Un récit dans un pays imaginaire qui mangeait ses hommes

Chapitre 1. De passage

Premier chapitre "Le pays ..."

Ce récit est dédié à Stelios qui m’avait dit "Un pays qui mange ses hommes" pour parler évidemment du sien

Cette lumière tamisée à travers les persiennes sera sûrement l’image qui lui restera dans la tête en se souvenant de cette rencontre. La pénombre baignait la pièce. La lumière interrompait par moment cette plénitude, cette fraîcheur de l’espace. Sans trop savoir pourquoi, la jeune femme qui lui avait ouvert la porte l’avait laissé rentrer sans même lui demander son nom, comme si elle l’attendait. Elle gardait ses yeux fixés sur lui et le suivait du regard. Quand il s’arrêta, interrompant ses pas dans la pièce, il se retourna et vit ses yeux qui brillaient dans l’ombre.

— Vous cherchez Madame Ira ? lui demanda la femme.
— Oui. Voulez-vous lui dire que je suis venu la voir. Je suis de passage, Madame Ira me connaît.

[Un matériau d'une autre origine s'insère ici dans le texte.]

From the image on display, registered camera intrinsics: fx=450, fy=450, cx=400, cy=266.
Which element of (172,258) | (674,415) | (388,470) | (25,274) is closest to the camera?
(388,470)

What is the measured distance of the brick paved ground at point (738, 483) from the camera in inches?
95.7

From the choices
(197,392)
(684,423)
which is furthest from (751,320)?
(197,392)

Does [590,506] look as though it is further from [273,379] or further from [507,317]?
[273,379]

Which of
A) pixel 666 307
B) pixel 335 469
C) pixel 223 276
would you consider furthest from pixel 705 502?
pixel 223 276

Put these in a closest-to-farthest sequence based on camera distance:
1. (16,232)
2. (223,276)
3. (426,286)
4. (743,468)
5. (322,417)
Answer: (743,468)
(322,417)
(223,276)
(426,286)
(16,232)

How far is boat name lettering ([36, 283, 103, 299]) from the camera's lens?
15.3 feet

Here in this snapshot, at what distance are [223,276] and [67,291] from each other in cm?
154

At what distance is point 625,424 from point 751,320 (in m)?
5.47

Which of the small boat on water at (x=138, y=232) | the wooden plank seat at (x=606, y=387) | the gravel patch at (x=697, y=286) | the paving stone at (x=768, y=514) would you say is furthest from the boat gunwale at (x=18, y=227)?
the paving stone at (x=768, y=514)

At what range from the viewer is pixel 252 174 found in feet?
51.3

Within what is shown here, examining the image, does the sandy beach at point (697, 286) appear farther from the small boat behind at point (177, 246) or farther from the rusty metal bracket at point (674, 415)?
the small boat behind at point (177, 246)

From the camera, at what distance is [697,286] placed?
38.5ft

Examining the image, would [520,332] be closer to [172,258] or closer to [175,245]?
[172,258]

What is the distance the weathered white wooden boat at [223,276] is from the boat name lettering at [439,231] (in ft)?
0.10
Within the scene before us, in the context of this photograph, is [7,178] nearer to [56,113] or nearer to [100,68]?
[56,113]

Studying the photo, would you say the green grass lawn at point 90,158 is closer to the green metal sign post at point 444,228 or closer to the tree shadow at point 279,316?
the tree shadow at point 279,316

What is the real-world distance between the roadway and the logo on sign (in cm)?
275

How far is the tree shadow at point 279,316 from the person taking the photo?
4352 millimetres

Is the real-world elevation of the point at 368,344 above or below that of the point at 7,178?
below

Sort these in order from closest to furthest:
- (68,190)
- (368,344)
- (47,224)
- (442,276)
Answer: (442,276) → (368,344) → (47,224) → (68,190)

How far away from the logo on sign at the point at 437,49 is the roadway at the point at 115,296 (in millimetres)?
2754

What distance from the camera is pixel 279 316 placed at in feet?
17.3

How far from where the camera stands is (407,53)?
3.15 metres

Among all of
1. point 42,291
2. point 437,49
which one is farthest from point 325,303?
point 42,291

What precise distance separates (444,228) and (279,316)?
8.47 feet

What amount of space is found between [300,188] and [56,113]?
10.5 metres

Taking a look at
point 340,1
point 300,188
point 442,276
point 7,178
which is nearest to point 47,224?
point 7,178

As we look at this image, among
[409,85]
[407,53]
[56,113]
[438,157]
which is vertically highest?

Avant de repartir, Bai eu tout le temps de voir le visage parfait de la jeune femme qui n’arriv pas à retirer ses yeux de lui. Puis sans faire de bruit la femme se retira après lui avoir indiqué un fauteuil. Bai ne s’assis pourtant pas. Il fit quelque pas dans cette pièce spacieuse et sombre. Les vieux meubles, le tapis en soie, les fauteuils de bois noir brillants de tous leurs feux, le bureau imposant et lustré, tout ici sentait un espace peu utilisé, neuf, morne mais serein. Il reconnu un portrait de Ira qu’il avait déjà vu autrefois. Au fond de la pièce une cheminée qui n’avait jamais été utilisée trônait au milieu du mur. Il se pencha pour examiner les photos qui étaient installées sur le marbre de la cheminée. Ira, un garçon tout petit dans les bras, Ira aux bras de son mari, Ira dans un parc, Ira en robe de mariée. Sur toutes les photos, Ira jeune, moins jeune, belle, les cheveux au vent, souriant de ce sourire qui lui avait toujours plu.

La porte de côté s’ouvrit laissant passer un rayon de lumière.

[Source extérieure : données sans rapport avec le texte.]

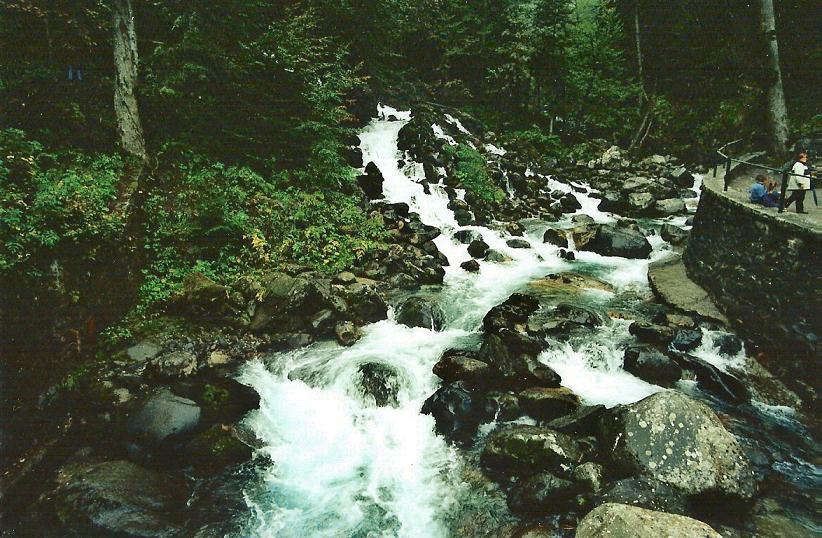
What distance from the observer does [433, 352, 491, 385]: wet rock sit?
8.80 m

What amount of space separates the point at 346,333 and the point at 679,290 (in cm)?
917

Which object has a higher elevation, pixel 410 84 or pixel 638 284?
pixel 410 84

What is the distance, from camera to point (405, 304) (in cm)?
1160

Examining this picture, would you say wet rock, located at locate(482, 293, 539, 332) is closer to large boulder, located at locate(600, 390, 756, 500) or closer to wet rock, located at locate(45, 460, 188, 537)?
large boulder, located at locate(600, 390, 756, 500)

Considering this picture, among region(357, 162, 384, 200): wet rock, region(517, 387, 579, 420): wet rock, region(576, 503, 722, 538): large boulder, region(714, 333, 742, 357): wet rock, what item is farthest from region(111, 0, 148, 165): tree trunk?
region(714, 333, 742, 357): wet rock

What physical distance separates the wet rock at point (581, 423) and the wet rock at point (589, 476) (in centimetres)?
89

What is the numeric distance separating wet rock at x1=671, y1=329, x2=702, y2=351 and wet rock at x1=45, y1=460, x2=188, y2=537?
9.90m

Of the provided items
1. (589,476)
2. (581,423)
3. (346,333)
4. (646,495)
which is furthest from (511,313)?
(646,495)

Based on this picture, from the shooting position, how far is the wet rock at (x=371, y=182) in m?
18.4

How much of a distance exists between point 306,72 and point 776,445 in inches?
637

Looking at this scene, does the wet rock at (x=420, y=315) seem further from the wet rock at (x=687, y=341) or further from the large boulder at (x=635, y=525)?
the large boulder at (x=635, y=525)

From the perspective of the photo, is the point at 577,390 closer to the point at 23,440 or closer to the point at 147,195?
the point at 23,440

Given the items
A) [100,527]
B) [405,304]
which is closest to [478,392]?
[405,304]

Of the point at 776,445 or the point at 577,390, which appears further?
the point at 577,390
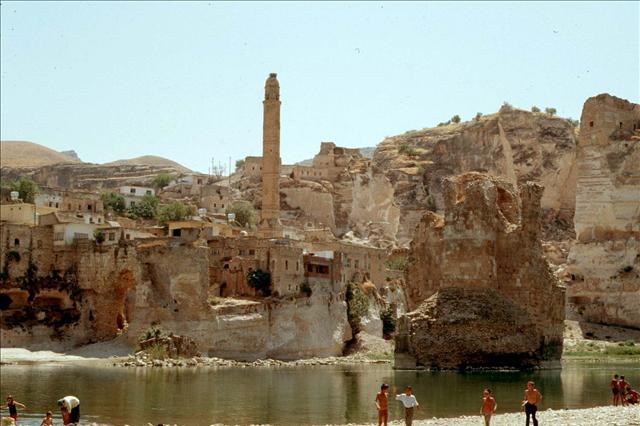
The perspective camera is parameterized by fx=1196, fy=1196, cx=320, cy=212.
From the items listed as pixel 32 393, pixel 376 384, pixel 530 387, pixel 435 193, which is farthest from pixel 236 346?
pixel 435 193

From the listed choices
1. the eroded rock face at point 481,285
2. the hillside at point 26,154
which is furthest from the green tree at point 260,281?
the hillside at point 26,154

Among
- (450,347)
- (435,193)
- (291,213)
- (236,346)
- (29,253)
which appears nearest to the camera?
(450,347)

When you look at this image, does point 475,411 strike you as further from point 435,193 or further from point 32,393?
point 435,193

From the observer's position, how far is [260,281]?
2621 inches

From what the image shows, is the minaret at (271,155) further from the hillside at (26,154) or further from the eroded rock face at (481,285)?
the hillside at (26,154)

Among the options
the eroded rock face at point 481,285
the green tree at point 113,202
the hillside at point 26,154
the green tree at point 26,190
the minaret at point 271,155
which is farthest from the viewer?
the hillside at point 26,154

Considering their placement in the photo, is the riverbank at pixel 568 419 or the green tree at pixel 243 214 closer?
the riverbank at pixel 568 419

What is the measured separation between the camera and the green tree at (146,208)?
91312 millimetres

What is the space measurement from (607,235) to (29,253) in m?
40.2

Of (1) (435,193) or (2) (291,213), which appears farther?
(1) (435,193)

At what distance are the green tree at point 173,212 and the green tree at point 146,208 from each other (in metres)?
2.00

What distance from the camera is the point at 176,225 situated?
72500mm

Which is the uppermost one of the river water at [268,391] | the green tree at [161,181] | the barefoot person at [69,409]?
the green tree at [161,181]

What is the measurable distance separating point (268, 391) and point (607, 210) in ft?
150
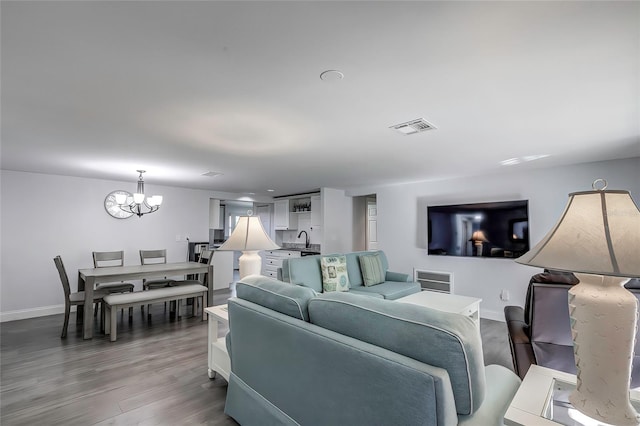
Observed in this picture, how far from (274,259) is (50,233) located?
4198mm

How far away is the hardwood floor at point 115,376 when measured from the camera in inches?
81.1

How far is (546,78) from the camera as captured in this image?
67.3 inches

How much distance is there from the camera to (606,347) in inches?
37.7

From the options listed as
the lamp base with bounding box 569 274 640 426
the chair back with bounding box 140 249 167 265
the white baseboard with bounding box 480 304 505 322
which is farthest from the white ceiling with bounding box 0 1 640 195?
the white baseboard with bounding box 480 304 505 322

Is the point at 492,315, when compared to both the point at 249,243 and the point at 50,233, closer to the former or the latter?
the point at 249,243

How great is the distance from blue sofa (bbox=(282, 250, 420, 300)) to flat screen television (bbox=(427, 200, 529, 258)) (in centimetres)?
100

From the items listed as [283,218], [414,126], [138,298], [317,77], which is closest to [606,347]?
[317,77]

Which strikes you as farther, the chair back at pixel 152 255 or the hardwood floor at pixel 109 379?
the chair back at pixel 152 255

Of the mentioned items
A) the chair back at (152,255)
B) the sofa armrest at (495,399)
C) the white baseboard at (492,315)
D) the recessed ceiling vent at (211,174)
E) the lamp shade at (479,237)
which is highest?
the recessed ceiling vent at (211,174)

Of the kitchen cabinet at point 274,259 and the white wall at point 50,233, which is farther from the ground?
the white wall at point 50,233

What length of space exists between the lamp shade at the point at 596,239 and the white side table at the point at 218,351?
2.17 m

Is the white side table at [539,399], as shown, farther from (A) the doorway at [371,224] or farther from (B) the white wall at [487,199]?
(A) the doorway at [371,224]

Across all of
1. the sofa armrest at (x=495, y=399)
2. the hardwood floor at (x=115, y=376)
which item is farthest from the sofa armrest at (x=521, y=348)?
Answer: the hardwood floor at (x=115, y=376)

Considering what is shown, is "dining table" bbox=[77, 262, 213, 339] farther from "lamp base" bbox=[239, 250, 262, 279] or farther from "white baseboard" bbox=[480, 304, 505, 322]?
"white baseboard" bbox=[480, 304, 505, 322]
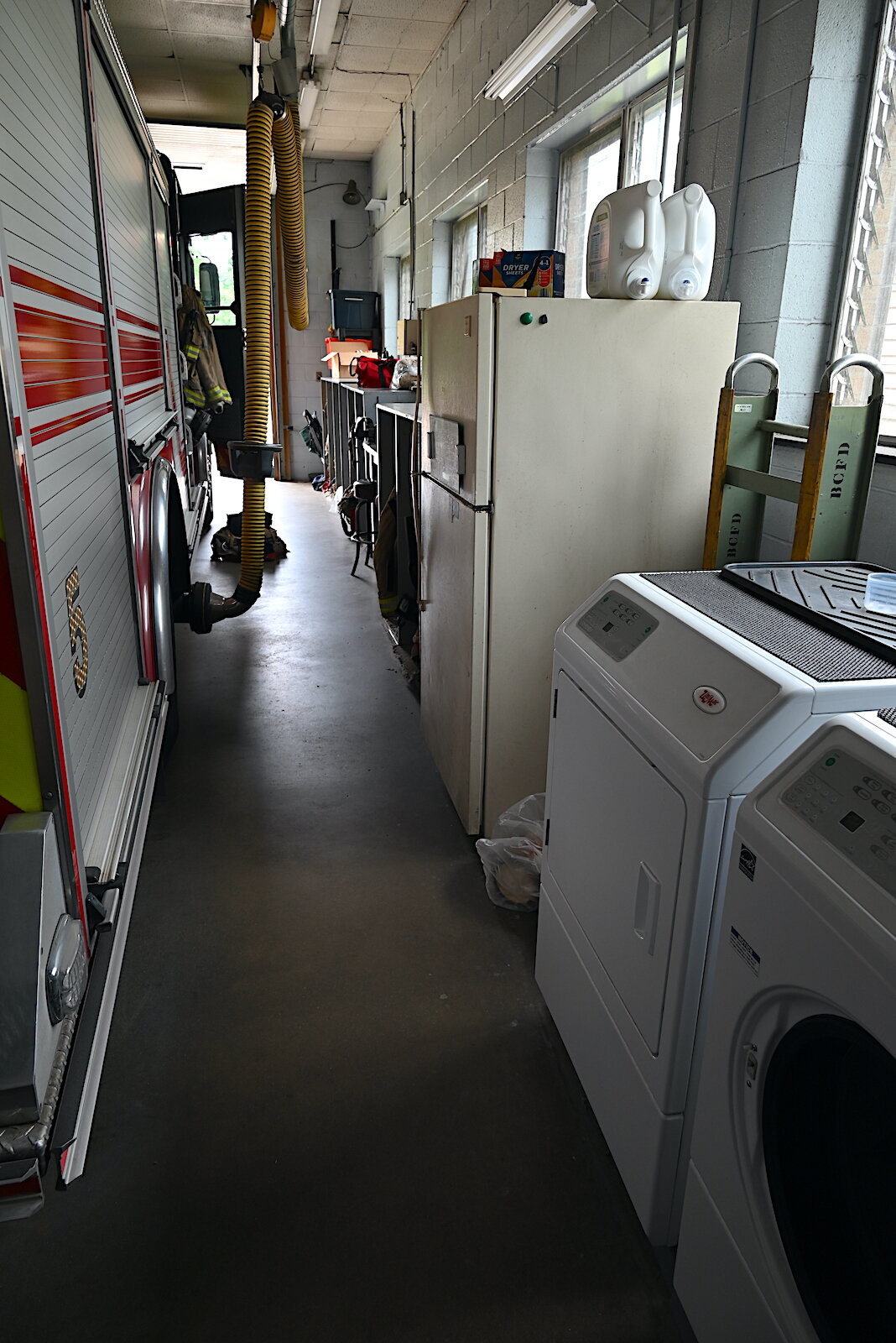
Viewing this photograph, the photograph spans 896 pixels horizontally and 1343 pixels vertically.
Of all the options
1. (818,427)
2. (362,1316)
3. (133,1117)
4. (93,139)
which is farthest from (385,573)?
(362,1316)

— Oui.... que voulez-vous ?
Il se retourna et vit son étonnement se dessiner sur son visage. Mécaniquement, la femme qui était rentré dans la pièce et qui ne ressemblait que très peu aux photos sur la cheminée lui tendit la main, puis la retint et la laissa retomber :

— Bai, c’est toi ?

Ses yeux écarquillés trahissaient son étonnement bien plus que ses paroles.

— Oui, Ira, c’est moi
— Quelle surprise !
— N’est-ce pas !

Il voulu s’approcher d’elle mais son regard peu avenant l’en empêcha.

— Que fais-tu là ?
— Eh bien je suis de passage, je voulais te voir.
— Tant de temps...
— Oui, c’est ce que je me suis dis aussi. Je voulais te revoir.
— Asseyons-nous, veux-tu.

Il la suivit vers le canapé. Elle s’installa et il revit se geste qu’elle faisait en s’asseyant en se frottant les cuisses du dos de la main. Il sourit, puis s’assit en face d’elle.

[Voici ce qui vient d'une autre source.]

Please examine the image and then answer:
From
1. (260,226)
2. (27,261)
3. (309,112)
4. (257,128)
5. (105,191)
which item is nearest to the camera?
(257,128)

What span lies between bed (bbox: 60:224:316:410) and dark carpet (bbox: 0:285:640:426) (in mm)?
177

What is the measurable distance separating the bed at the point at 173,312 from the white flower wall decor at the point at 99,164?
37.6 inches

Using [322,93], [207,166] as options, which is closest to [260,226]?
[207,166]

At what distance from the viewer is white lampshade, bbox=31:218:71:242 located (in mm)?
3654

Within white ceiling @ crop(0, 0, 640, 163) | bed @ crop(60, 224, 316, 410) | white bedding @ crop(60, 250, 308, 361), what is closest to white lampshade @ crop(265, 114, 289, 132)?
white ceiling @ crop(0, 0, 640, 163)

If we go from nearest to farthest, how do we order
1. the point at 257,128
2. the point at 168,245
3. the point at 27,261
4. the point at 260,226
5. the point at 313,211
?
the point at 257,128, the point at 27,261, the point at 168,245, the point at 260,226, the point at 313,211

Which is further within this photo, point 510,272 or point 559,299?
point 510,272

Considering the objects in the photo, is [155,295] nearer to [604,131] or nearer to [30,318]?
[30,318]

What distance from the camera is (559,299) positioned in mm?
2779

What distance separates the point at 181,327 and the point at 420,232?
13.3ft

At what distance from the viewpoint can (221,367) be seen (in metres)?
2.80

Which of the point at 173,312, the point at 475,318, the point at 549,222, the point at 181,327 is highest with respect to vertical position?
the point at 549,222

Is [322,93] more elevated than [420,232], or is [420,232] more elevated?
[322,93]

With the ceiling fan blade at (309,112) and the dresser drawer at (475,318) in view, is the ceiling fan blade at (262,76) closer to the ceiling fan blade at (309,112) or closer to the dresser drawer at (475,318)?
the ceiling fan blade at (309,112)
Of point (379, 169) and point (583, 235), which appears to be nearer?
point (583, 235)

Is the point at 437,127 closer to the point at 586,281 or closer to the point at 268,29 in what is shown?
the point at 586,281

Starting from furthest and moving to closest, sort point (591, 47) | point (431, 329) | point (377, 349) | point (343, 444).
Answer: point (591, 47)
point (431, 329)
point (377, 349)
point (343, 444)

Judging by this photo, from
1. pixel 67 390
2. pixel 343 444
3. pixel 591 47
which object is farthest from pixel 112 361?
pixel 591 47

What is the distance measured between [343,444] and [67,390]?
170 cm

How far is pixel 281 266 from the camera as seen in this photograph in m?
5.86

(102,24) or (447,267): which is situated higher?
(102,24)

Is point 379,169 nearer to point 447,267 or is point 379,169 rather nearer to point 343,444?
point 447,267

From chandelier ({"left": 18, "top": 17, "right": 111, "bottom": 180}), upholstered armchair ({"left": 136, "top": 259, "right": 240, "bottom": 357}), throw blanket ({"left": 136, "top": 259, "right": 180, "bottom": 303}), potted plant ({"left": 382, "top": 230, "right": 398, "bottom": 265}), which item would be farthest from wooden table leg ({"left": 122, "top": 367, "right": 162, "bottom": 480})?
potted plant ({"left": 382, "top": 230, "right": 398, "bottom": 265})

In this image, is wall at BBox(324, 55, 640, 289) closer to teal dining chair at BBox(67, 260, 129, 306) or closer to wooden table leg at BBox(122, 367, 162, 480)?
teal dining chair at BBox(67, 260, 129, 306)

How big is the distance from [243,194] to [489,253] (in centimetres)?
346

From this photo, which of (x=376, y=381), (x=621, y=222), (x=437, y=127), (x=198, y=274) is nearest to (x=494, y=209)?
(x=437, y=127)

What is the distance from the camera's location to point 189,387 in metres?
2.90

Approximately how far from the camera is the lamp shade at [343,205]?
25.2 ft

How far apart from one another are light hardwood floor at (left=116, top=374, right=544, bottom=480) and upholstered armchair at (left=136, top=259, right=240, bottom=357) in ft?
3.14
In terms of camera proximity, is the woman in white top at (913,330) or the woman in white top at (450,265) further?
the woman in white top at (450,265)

— Tu dois avoir soif, il fait chaud.

Sans attendre elle se leva et d’une voix forte lança :

— Elia, s’il te plaît.
La domestique qui l’avait fait rentrer apparu dans l’embrasure. Il ne voyait pas son visage caché par la pénombre, mais la lumière en contrejour dessinait un corps parfait dans sa jupe fine. Il resta un instant à la regarder et entendi Ira lui ordonner dapporter à boire. La domestique disparu dans la lumièr refermant la porte derrière elle.

— Quand es-tu revenu ?
— Il y a quelques jours. Je viens de trouver un appartement car je crois que je vais rester quelque temps.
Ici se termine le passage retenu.